If you vote for the board of directors of a joint stock company, you may use proportional voting.
And had you voted for the Illinois state House between 1870 and 1980, you used proportional voting. No joke - Illinois was electing its legislature via a proportional method decades before most European countries seriously considered making the switch.
Save for corporate boards, none of these entities has a "parliamentary" system.
Take the Sacramento Bee on California's prospective citizens' assembly, where regular people would get together to discuss, among other options, proportional voting.
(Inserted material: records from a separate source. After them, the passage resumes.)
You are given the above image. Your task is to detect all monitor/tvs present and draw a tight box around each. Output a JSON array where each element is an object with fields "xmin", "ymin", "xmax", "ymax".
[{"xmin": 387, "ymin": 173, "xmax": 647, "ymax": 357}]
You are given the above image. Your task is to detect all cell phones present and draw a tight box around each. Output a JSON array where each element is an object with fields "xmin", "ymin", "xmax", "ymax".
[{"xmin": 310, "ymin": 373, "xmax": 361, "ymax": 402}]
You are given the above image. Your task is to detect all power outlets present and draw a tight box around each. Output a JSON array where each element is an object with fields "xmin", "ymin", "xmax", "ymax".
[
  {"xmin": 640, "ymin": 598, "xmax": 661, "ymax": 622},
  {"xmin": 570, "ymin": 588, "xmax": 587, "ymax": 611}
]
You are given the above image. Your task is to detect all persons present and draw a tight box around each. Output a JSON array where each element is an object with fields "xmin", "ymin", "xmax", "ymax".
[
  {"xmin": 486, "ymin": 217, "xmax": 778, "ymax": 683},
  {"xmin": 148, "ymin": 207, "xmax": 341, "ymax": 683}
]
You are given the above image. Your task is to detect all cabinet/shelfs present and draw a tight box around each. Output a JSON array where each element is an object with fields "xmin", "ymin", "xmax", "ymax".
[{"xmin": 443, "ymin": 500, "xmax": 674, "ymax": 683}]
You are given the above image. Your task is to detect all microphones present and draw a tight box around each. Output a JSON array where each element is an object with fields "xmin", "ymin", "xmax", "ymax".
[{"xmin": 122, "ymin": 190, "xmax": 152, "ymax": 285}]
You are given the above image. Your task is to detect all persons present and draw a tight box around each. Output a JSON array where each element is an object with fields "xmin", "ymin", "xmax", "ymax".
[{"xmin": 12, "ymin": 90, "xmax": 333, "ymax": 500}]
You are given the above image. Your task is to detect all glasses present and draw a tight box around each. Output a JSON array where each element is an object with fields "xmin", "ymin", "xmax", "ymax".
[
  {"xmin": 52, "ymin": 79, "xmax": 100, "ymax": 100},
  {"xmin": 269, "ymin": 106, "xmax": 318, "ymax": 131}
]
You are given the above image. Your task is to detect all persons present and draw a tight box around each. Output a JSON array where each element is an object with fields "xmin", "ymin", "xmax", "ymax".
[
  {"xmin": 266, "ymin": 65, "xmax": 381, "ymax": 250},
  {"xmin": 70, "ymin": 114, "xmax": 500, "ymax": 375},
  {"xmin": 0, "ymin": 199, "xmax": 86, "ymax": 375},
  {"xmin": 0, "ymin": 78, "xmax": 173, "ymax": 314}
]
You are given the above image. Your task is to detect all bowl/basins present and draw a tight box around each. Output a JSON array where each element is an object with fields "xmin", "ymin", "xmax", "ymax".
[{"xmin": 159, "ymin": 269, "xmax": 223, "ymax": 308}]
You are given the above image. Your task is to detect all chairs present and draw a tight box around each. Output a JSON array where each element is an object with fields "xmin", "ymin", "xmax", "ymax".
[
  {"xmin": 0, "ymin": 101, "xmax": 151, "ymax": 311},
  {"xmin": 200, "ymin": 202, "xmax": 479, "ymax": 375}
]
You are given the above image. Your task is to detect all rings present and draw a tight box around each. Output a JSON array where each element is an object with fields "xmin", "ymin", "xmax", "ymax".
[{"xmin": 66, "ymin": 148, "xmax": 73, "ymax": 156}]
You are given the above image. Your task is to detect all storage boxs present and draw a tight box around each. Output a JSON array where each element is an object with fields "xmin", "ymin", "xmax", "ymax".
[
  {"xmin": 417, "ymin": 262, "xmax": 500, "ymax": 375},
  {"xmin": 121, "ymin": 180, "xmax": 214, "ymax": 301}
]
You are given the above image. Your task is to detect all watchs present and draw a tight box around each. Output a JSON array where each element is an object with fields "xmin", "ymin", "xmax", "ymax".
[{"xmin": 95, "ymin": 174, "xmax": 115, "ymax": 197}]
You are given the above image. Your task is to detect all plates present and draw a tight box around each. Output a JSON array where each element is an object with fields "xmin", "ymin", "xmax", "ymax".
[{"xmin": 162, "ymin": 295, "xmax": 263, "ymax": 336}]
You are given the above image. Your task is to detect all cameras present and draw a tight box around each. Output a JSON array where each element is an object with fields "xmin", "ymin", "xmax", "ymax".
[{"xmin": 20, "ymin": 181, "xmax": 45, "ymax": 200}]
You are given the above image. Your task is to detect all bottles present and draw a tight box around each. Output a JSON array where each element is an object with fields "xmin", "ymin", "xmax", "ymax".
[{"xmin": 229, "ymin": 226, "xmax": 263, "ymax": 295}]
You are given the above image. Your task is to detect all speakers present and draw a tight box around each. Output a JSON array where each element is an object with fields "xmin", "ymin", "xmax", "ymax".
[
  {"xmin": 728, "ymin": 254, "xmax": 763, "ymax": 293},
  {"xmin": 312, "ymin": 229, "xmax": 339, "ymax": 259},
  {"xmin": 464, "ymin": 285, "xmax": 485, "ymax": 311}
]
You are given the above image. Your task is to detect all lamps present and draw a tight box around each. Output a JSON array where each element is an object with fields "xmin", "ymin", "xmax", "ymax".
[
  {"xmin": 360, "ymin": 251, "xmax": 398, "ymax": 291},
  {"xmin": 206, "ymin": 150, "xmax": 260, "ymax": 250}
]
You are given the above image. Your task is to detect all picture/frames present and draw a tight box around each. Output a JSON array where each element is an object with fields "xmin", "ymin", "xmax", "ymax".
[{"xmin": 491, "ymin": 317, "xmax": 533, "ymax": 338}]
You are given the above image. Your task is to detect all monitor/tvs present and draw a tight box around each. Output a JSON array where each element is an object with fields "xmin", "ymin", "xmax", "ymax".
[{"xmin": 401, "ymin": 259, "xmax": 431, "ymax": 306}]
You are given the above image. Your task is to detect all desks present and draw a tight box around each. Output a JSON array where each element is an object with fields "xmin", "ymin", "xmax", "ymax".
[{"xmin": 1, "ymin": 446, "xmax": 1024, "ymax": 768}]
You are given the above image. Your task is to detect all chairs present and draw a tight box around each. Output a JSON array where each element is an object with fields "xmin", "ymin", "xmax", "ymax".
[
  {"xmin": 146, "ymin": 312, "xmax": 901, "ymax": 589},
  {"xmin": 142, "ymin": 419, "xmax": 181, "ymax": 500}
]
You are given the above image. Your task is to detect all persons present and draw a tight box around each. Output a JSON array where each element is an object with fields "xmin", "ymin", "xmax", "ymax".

The Bee has associated proportional voting with parliamentarism (no such association) and Europeanized it (only since we all but banished it).
Although the draft legislation does not recommend any specific changes in the electoral system, those involved say they are interested in exploring a proportional voting system along the lines of the parliamentary systems of Europe.
True, Europe has many parliamentary systems. It has many proportional voting systems. But one does not guarantee the other. Parliamentarism is about where the head of government comes from. In a parliamentary system, the executive and legislative branches are one and the same. In hypothetical terms, President Bush was elected to Congress, and Congress elected him President. He then hand-picked Cabinet members like Condolzeeza Rice and Donald Rumsfeld from the ranks of fellow Congresspeople. That is a parliamentary system, and it can exist without proportional voting. For instance, Canada.
The public learns about politics from the news. So long as the media save words by describing the alternatives as "numbers games" and Europhilic fantasies, election reform will remain a fringe issue. And America will retain a fringe system.